Q&A About Polyurethanes
Q: Sustainability is a subject that is often raised by potential customers. How should we target new product development or promote existing products to demonstrate that we are addressing their concerns?
Sustainability has moved from a special product attribute to one that is part of everyday business—and a key issue when considering new product developments and how they can be promoted. It is also a topic that means different things to different people. For some audiences, volatile organic compound (VOC) issues may be a priority, while others may focus on bio-based or renewable content. Still other audiences may want to examine the environmental footprint or long-term durability of a product. Even this short list indicates that sustainability is an issue with diversity.
In the planning stages of a development program, adhesive manufacturers decide on the basic technology used to address a problem (e.g., solvent-based, waterborne, 100% solids). They also have the flexibility to select the base polymer and the formulating ingredients that will be the core of the finished product. At this point, a choice can be made to focus their development with a “greener” raw material rather than a traditionally used product. A high-performing finished adhesive with a “greener” pedigree may have a competitive advantage in the market for some customers. An improvement in sustainability may be defined in a number of ways, depending on the adhesive.
The goal to reduce VOCs has been an early driver for improving sustainability and has led to the development of 100% solids and waterborne adhesive systems.
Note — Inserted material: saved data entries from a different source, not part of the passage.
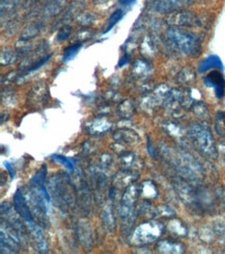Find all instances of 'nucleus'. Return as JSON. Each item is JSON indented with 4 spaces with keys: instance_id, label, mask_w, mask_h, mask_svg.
<instances>
[{
    "instance_id": "obj_6",
    "label": "nucleus",
    "mask_w": 225,
    "mask_h": 254,
    "mask_svg": "<svg viewBox=\"0 0 225 254\" xmlns=\"http://www.w3.org/2000/svg\"><path fill=\"white\" fill-rule=\"evenodd\" d=\"M67 0H48L46 5H45V13L46 14H56L57 12L61 9V7L66 4Z\"/></svg>"
},
{
    "instance_id": "obj_9",
    "label": "nucleus",
    "mask_w": 225,
    "mask_h": 254,
    "mask_svg": "<svg viewBox=\"0 0 225 254\" xmlns=\"http://www.w3.org/2000/svg\"><path fill=\"white\" fill-rule=\"evenodd\" d=\"M180 80H183L185 83L191 82L193 79H194V73L191 69H185L181 74L180 75Z\"/></svg>"
},
{
    "instance_id": "obj_14",
    "label": "nucleus",
    "mask_w": 225,
    "mask_h": 254,
    "mask_svg": "<svg viewBox=\"0 0 225 254\" xmlns=\"http://www.w3.org/2000/svg\"><path fill=\"white\" fill-rule=\"evenodd\" d=\"M134 0H120V2L123 4H130Z\"/></svg>"
},
{
    "instance_id": "obj_4",
    "label": "nucleus",
    "mask_w": 225,
    "mask_h": 254,
    "mask_svg": "<svg viewBox=\"0 0 225 254\" xmlns=\"http://www.w3.org/2000/svg\"><path fill=\"white\" fill-rule=\"evenodd\" d=\"M191 134L195 143L201 148L203 151L210 152L213 148V139L207 129L202 128L201 126H193L191 128Z\"/></svg>"
},
{
    "instance_id": "obj_3",
    "label": "nucleus",
    "mask_w": 225,
    "mask_h": 254,
    "mask_svg": "<svg viewBox=\"0 0 225 254\" xmlns=\"http://www.w3.org/2000/svg\"><path fill=\"white\" fill-rule=\"evenodd\" d=\"M167 23L173 27L196 26L199 23V18L192 10L183 8L170 13L167 18Z\"/></svg>"
},
{
    "instance_id": "obj_8",
    "label": "nucleus",
    "mask_w": 225,
    "mask_h": 254,
    "mask_svg": "<svg viewBox=\"0 0 225 254\" xmlns=\"http://www.w3.org/2000/svg\"><path fill=\"white\" fill-rule=\"evenodd\" d=\"M81 47V44H75L69 48H67L66 50H64V55H63V60L64 61H68V60H71L75 55L77 54L78 50L80 49Z\"/></svg>"
},
{
    "instance_id": "obj_11",
    "label": "nucleus",
    "mask_w": 225,
    "mask_h": 254,
    "mask_svg": "<svg viewBox=\"0 0 225 254\" xmlns=\"http://www.w3.org/2000/svg\"><path fill=\"white\" fill-rule=\"evenodd\" d=\"M122 16H123V13H122V10H116V12H114L112 15H111V17H110V19H109V22H110V27L109 28H111L116 22H119V21L121 20V18H122Z\"/></svg>"
},
{
    "instance_id": "obj_10",
    "label": "nucleus",
    "mask_w": 225,
    "mask_h": 254,
    "mask_svg": "<svg viewBox=\"0 0 225 254\" xmlns=\"http://www.w3.org/2000/svg\"><path fill=\"white\" fill-rule=\"evenodd\" d=\"M15 61V56L9 51H2L1 52V63L3 64H9Z\"/></svg>"
},
{
    "instance_id": "obj_15",
    "label": "nucleus",
    "mask_w": 225,
    "mask_h": 254,
    "mask_svg": "<svg viewBox=\"0 0 225 254\" xmlns=\"http://www.w3.org/2000/svg\"><path fill=\"white\" fill-rule=\"evenodd\" d=\"M4 165H5V166H6V168H7V169H8V170H9V172H10V174H12V177H13V176H14V171H13V170H12V168H10V166H9V164H8V163H5V164H4Z\"/></svg>"
},
{
    "instance_id": "obj_2",
    "label": "nucleus",
    "mask_w": 225,
    "mask_h": 254,
    "mask_svg": "<svg viewBox=\"0 0 225 254\" xmlns=\"http://www.w3.org/2000/svg\"><path fill=\"white\" fill-rule=\"evenodd\" d=\"M191 3L192 0H149L147 6L156 13L170 14L176 10L183 9Z\"/></svg>"
},
{
    "instance_id": "obj_13",
    "label": "nucleus",
    "mask_w": 225,
    "mask_h": 254,
    "mask_svg": "<svg viewBox=\"0 0 225 254\" xmlns=\"http://www.w3.org/2000/svg\"><path fill=\"white\" fill-rule=\"evenodd\" d=\"M54 160L57 161V162H60L61 164H64V166H66L67 168H69L70 170H72L73 169V164L68 160V158L66 157H62V156H54Z\"/></svg>"
},
{
    "instance_id": "obj_5",
    "label": "nucleus",
    "mask_w": 225,
    "mask_h": 254,
    "mask_svg": "<svg viewBox=\"0 0 225 254\" xmlns=\"http://www.w3.org/2000/svg\"><path fill=\"white\" fill-rule=\"evenodd\" d=\"M15 203H16V206H17V209L20 211V214L23 216V218L27 221V222H32V219H31V216L29 214V210L25 204V201L24 199L22 198V196H20L19 192L15 195Z\"/></svg>"
},
{
    "instance_id": "obj_7",
    "label": "nucleus",
    "mask_w": 225,
    "mask_h": 254,
    "mask_svg": "<svg viewBox=\"0 0 225 254\" xmlns=\"http://www.w3.org/2000/svg\"><path fill=\"white\" fill-rule=\"evenodd\" d=\"M19 1L20 0H1V15H3L4 12L7 13L15 8Z\"/></svg>"
},
{
    "instance_id": "obj_12",
    "label": "nucleus",
    "mask_w": 225,
    "mask_h": 254,
    "mask_svg": "<svg viewBox=\"0 0 225 254\" xmlns=\"http://www.w3.org/2000/svg\"><path fill=\"white\" fill-rule=\"evenodd\" d=\"M71 31H72V28L70 27V26H66V27H63L60 31H59V34H58V36H57V39L59 40V41H62V40H66L69 36H70V34H71Z\"/></svg>"
},
{
    "instance_id": "obj_1",
    "label": "nucleus",
    "mask_w": 225,
    "mask_h": 254,
    "mask_svg": "<svg viewBox=\"0 0 225 254\" xmlns=\"http://www.w3.org/2000/svg\"><path fill=\"white\" fill-rule=\"evenodd\" d=\"M167 36L173 43L186 55L195 54L199 47L198 38L190 31L180 28L171 27L167 31Z\"/></svg>"
}]
</instances>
Technology improvements of this type are well-established for polyurethanes. As dispersion know-how has evolved, advancements have made waterborne polyurethane adhesives even more attractive from a sustainability standpoint. Many dispersions originally contained co-solvents (e.g., NMP), but technology has progressed to the point that co-solvent-free products are widely available. In spite of this major improvement, further reductions in VOCs can be achieved. Dispersions that are carboxylate-stabilized may still have a small VOC content because of the volatile amines used as counter-ions. However, VOC-free dispersions that use sulfonate salts as hydrophilic groups are commercially available.
One- and two-component 100%-solids polyurethane adhesives were developed for structural adhesive applications in the automotive and construction industries. One-component moisture-curing polyurethane adhesives enable the production of engineered wood for load-bearing structural beams. In addition, these polyurethane adhesives avoid the formaldehyde component present in competitive adhesives. For flexible packaging, two-component solvent-free polyurethanes have emerged as the low-cost, high-performance adhesive technology of choice.
In some regions of the world, government regulations with the goal of driving sustainability are promoting the use of isocyanates with low monomer content. The polyurethane industry is addressing these concerns by introducing modified isocyanates with a monomer content of <0.1%. These low levels are obtained through process engineering (monomer stripping) or formulation techniques.
Polychloroprene contact adhesives are still solvent based for many applications (e.g., construction), but waterborne polychloroprenes now comprise a significant portion of the polychloroprene adhesive market. Waterborne polychloroprenes can be formulated for general purpose and DIY contact adhesive applications. The largest application for waterborne polychloroprenes is in the foam bonding market. Their use has led to a significant sustainability improvement by replacing the previously used solvent-based SBR adhesives. As is the case for polyurethane dispersions, the technology of polychloroprene latexes has continued to improve and products are now available with a chloroprene monomer content in the ppm level.
Bio-based raw materials are a high priority for some adhesive applications. Polyols based on natural products, such as castor and soybean oil, have been available for many years. Bio-based production of butanediol and succinic acid has been demonstrated, and plans for commercial production plants were recently announced.
Sustainability is an evolving subject, but the commercially available adhesive technology reviewed here can be a starting point for developing new products with a “greener” focus.